▶ **Instructions for the task**
Only those lines running from the line that contains "At what distance" through the end of the material are to be written out, each exactly as shown.

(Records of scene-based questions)
>> start
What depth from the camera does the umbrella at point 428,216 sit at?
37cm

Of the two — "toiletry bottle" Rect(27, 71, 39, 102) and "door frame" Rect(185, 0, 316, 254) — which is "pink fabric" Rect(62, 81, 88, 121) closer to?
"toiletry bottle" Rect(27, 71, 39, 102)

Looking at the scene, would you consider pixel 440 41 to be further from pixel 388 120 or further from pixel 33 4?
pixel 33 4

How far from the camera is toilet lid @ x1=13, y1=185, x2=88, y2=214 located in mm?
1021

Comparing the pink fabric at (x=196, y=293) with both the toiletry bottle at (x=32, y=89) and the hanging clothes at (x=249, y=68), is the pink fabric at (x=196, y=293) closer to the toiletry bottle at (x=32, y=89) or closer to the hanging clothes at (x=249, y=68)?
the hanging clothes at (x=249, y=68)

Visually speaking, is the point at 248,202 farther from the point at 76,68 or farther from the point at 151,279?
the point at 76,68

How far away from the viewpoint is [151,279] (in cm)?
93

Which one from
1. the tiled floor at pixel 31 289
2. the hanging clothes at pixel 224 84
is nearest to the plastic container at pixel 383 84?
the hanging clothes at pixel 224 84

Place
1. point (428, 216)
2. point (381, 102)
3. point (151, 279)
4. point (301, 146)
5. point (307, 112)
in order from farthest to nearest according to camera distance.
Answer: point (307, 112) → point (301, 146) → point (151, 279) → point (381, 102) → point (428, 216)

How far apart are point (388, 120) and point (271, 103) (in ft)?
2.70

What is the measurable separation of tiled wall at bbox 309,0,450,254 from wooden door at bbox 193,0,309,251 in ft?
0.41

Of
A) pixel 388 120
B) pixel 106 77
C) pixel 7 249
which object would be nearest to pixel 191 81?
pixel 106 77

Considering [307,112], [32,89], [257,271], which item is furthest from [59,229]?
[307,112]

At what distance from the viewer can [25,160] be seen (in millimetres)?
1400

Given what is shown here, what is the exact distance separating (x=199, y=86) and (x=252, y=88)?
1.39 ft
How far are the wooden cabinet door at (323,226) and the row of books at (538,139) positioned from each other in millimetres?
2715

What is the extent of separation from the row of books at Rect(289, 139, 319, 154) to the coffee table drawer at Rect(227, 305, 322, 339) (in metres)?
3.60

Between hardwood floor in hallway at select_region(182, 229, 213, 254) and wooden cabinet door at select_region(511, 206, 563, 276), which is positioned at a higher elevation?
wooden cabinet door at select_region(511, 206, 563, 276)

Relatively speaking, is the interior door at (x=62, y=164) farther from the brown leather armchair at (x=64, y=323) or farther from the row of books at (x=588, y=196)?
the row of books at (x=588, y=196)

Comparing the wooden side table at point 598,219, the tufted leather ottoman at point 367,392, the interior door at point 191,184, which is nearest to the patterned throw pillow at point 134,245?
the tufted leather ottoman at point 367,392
>> end
▶ **Response to this task**
At what distance from the viewer can [25,160] be seen (in millimetres)?
1400

Given what is shown here, what is the exact distance separating (x=199, y=86) and (x=252, y=88)?
1.39 ft
How far are the wooden cabinet door at (323,226) and the row of books at (538,139) positioned from each other in millimetres?
2715

What is the extent of separation from the row of books at Rect(289, 139, 319, 154) to the coffee table drawer at Rect(227, 305, 322, 339) (in metres)?
3.60

Between hardwood floor in hallway at select_region(182, 229, 213, 254) and wooden cabinet door at select_region(511, 206, 563, 276), which is positioned at a higher elevation?
wooden cabinet door at select_region(511, 206, 563, 276)

Relatively speaking, is the interior door at (x=62, y=164) farther from the brown leather armchair at (x=64, y=323) or farther from the row of books at (x=588, y=196)?
the row of books at (x=588, y=196)

Comparing the wooden side table at point 598,219, the tufted leather ottoman at point 367,392, the interior door at point 191,184, which is nearest to the patterned throw pillow at point 134,245?
the tufted leather ottoman at point 367,392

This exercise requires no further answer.